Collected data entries
####################

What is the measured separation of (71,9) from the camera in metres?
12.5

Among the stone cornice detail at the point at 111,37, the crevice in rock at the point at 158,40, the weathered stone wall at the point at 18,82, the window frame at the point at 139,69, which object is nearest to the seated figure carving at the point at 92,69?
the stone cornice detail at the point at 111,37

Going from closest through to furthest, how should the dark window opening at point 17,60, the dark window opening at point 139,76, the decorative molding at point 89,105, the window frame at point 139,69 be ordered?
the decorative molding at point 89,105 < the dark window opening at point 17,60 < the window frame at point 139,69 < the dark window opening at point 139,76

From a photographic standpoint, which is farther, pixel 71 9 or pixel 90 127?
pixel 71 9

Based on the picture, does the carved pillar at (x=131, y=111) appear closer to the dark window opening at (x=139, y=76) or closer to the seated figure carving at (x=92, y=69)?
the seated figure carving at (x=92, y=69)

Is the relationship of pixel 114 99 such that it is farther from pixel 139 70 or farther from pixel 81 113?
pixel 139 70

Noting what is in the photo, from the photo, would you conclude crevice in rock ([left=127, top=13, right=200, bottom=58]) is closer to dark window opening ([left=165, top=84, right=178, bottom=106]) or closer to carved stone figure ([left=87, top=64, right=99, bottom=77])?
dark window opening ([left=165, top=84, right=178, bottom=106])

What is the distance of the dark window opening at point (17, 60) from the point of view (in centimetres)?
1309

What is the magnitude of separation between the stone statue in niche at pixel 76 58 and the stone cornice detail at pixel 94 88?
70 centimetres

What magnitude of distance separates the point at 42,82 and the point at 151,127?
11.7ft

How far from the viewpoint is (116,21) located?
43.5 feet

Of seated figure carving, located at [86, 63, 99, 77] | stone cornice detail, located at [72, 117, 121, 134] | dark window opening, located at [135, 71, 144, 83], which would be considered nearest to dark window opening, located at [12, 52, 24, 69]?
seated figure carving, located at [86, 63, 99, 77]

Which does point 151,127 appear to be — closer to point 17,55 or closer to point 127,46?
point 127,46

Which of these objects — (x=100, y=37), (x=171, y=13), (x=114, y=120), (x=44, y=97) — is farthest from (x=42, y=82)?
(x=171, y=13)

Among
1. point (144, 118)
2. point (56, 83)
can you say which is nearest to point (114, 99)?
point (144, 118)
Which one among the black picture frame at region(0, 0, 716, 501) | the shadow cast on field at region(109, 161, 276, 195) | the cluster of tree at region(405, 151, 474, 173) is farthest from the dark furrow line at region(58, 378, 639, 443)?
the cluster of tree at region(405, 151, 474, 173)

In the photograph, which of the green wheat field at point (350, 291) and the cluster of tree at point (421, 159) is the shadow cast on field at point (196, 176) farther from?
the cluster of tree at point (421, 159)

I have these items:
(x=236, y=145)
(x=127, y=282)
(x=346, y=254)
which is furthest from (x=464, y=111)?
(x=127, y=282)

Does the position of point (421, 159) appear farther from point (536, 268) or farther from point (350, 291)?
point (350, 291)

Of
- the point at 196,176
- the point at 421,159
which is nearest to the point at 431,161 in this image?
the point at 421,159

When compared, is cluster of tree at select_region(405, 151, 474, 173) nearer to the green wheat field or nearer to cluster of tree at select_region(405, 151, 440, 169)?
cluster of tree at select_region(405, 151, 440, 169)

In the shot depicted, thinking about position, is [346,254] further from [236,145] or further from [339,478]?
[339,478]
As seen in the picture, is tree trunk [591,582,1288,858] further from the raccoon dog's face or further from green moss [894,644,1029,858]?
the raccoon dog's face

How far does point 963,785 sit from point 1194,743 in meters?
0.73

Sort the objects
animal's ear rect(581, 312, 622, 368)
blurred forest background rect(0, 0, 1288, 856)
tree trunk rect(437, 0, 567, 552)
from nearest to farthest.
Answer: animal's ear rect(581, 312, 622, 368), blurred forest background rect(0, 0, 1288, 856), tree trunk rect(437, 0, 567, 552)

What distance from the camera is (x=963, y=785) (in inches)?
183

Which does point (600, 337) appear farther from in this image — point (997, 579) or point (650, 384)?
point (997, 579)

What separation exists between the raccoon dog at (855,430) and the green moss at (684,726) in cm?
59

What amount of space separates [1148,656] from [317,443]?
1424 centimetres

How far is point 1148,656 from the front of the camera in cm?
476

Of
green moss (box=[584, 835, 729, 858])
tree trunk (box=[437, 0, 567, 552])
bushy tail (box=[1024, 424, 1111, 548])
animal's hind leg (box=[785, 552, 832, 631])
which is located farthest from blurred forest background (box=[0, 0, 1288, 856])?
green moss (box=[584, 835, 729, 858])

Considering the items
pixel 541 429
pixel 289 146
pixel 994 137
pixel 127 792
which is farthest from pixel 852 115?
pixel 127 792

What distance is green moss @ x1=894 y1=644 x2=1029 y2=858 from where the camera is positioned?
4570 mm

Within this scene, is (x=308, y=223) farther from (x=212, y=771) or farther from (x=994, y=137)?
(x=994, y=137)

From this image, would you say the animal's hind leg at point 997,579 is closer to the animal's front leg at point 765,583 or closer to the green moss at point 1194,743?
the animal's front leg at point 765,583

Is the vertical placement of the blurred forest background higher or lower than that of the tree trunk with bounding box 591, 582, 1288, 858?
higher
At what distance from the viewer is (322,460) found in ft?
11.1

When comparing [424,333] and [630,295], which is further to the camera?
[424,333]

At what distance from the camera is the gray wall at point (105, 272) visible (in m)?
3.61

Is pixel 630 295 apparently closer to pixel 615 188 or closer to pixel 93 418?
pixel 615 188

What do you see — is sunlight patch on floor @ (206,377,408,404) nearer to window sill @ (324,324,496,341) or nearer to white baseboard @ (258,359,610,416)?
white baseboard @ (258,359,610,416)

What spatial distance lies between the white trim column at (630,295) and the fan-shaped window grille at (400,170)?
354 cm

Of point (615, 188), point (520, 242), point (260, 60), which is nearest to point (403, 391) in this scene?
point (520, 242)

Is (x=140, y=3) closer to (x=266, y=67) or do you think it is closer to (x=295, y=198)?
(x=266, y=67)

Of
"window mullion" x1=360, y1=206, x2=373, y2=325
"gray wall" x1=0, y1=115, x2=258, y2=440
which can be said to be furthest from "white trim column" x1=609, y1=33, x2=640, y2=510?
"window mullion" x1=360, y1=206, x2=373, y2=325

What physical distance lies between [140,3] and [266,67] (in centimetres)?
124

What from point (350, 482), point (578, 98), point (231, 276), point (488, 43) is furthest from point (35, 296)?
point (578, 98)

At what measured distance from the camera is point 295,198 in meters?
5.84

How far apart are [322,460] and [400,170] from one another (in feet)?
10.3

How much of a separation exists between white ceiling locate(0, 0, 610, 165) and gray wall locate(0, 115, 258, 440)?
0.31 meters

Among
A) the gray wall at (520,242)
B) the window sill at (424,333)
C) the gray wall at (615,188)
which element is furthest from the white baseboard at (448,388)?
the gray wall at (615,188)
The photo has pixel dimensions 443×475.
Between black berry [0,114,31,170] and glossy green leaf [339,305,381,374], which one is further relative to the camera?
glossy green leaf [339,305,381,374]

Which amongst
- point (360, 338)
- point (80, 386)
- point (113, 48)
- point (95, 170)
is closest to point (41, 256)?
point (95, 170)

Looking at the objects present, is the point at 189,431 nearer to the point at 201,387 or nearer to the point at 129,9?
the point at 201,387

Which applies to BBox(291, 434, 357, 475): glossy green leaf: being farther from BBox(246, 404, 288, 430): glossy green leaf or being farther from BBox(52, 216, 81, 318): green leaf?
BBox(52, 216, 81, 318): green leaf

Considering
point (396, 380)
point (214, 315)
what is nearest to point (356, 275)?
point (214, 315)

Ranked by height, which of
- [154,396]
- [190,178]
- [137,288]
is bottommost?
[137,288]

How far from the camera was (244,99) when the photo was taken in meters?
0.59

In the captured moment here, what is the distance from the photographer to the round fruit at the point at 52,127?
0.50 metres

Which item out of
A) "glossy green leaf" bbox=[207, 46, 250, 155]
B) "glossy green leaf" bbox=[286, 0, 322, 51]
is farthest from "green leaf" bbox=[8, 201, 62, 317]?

####################

* Work instructions *
Every line from the one containing "What physical distance" through the last line of the entries must be written out verbatim, and no other line.

* Solution for this exercise *
What physical distance lies between [140,3] and [266,67] (in centimetres)?
124

What from point (350, 482), point (578, 98), point (231, 276), point (488, 43) is furthest from point (35, 296)?
point (578, 98)

At what measured distance from the camera is point 295,198 in meters?
5.84

How far apart are [322,460] and [400,170] from one another (in feet)?
10.3

How much of a separation exists between white ceiling locate(0, 0, 610, 165) and gray wall locate(0, 115, 258, 440)?
0.31 meters

Among
A) the gray wall at (520,242)
B) the window sill at (424,333)
C) the gray wall at (615,188)
which element is furthest from the white baseboard at (448,388)?
the gray wall at (615,188)
The photo has pixel dimensions 443×475.
Between black berry [0,114,31,170] and glossy green leaf [339,305,381,374], which one is further relative to the camera?
glossy green leaf [339,305,381,374]

Which amongst
- point (360, 338)
- point (80, 386)
- point (113, 48)
- point (95, 170)
is closest to point (41, 256)?
point (95, 170)

Looking at the objects present, is the point at 189,431 nearer to the point at 201,387 or nearer to the point at 129,9?
the point at 201,387

Which applies to BBox(291, 434, 357, 475): glossy green leaf: being farther from BBox(246, 404, 288, 430): glossy green leaf or being farther from BBox(52, 216, 81, 318): green leaf?
BBox(52, 216, 81, 318): green leaf

Considering
point (396, 380)
point (214, 315)
what is nearest to point (356, 275)?
point (214, 315)

Ranked by height, which of
- [154,396]
- [190,178]
- [137,288]
is bottommost?
[137,288]

How far from the camera was (244,99) when the photo was taken in meters?
0.59

In the captured moment here, what is the distance from the photographer to the round fruit at the point at 52,127?
0.50 metres

Which item out of
A) "glossy green leaf" bbox=[207, 46, 250, 155]
B) "glossy green leaf" bbox=[286, 0, 322, 51]
is farthest from "green leaf" bbox=[8, 201, 62, 317]?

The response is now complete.